Павел Шевченко внимательно всматривался в газетную неясную фотографию. Невольно он искал сходство с собой. Но сходства не было. Ни малейшего. Детское лицо с большим, картофелиной, носом, с прямыми, плохо постриженными волосами, в гимнастерке с лейтенантскими погонами.
Он прочел небольшую заметку, подписанную фронтовым корреспондентом К. Григорьевым. В корреспонденции говорилось, что рота залегла перед немецким дзотом, отстреливавшимся точными очередями из двух пулеметов. Один за другим падали солдаты, сраженные меткими выстрелами. И тогда лейтенант Шевченко в рост, лишь слегка пригнувшись, добежал до дзота словно заговоренный. И бросил связку противотанковых гранат. Его разорвало на куски, а дзот умолк.
– Да, – неопределенно сказал Павел Шевченко. – Шевченко у нас распространенная фамилия… Жалко лейтенанта, – продолжал он с тяжелым вздохом, так, словно в самом деле брата потерял. – Хоть бы скорее все это закончилось. Давайте, – неожиданно для самого себя предложил он, – по рюмочке. За упокой души. За вечную память.
Они выпили по рюмочке «за вечную память» и по второй – за Победу. Майор Кустов ушел.
Павел Шевченко снова и снова всматривался в газетную фотографию. Ему было необыкновенно грустно и больно.

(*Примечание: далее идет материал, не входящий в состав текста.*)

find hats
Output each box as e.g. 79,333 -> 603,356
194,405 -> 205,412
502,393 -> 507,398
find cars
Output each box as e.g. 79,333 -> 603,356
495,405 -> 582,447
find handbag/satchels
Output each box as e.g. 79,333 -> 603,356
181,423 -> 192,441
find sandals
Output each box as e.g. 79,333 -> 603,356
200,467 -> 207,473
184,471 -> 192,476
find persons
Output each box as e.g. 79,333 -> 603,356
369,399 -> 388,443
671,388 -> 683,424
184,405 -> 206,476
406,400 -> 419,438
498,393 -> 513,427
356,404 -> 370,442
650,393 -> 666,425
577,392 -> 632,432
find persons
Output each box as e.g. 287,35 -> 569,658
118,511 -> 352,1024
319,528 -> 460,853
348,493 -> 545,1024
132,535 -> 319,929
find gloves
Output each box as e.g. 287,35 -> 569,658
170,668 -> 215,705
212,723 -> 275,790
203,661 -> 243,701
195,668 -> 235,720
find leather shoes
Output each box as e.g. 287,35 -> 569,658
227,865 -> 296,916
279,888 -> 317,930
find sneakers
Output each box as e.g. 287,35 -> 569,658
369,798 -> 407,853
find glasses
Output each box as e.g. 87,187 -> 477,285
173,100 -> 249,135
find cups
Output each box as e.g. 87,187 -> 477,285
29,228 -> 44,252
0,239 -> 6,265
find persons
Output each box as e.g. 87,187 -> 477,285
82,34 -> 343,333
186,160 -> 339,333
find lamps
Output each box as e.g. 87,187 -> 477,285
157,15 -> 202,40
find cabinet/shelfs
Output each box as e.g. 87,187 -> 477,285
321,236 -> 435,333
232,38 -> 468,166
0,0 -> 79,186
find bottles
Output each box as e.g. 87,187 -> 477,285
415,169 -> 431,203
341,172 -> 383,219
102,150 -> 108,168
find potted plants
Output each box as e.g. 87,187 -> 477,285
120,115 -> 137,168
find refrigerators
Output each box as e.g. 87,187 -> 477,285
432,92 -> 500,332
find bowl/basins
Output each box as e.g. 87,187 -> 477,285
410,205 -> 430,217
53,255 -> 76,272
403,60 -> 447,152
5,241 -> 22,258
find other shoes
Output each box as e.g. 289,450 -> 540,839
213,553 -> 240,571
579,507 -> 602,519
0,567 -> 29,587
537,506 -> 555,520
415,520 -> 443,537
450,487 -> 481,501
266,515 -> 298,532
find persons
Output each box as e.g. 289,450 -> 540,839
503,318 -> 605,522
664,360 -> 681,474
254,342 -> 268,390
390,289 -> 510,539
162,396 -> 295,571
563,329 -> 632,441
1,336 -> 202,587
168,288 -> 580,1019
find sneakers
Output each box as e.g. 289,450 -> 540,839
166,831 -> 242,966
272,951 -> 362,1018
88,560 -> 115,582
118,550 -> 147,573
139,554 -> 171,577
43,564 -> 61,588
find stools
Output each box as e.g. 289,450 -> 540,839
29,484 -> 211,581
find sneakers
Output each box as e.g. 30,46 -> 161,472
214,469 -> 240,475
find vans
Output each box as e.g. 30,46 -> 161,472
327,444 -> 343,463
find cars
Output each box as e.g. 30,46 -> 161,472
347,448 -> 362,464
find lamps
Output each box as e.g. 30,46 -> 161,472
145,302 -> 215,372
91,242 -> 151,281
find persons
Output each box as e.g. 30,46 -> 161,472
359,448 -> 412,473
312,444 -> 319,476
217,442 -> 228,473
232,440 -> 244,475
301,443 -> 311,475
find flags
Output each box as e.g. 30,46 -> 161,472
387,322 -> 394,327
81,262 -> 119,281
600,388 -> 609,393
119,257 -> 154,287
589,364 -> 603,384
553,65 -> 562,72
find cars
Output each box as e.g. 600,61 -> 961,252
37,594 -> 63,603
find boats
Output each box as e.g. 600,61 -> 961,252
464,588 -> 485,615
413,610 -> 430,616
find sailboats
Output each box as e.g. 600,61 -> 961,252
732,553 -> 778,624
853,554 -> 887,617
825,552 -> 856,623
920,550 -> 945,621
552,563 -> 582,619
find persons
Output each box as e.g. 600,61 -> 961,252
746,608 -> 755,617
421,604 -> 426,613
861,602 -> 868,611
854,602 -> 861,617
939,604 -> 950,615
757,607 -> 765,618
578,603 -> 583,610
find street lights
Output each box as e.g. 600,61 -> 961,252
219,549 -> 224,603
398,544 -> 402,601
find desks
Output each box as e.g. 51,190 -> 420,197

«Как это говорила жена начальника училища Марина Александровна? – думал Павел Шевченко. – Что-то такое про два названия. Что все в мире имеет два названия. Вот и мы с Шевченко Павлом для меня имели два названия: я – Павел Шевченко, а он – Шевченко Павел. Но Марина Александровна врала. Два названия всему на свете нужны тем, кто спит на постели мужа с другими мужиками… Как она тогда говорила? «Любовь и похоть, трусость и осторожность». Таким людям это нужно, чтоб было не так противно. А в самом деле всему на свете есть только одно название. Точное. Настоящее. Правде не нужны два названия».
Он налил себе еще рюмку водки, выпил, не закусывая, только запил водой.
«Надо воевать, – думал Павел Шевченко. – Надо жить. Надо не просто жить, а еще и дожить. До другого времени. Без двух названий. До времени, когда одного и того же человека не будут вслух называть «гениальным вождем всех времен и народов», а про себя тираном и убийцей. Когда не будут писать в газетах «высшая форма социалистической демократии», а на бумагах с грифом «совершенно секретно» – приговоры ни в чем не виновным людям. Надо жить. И верить, что наступит такое время».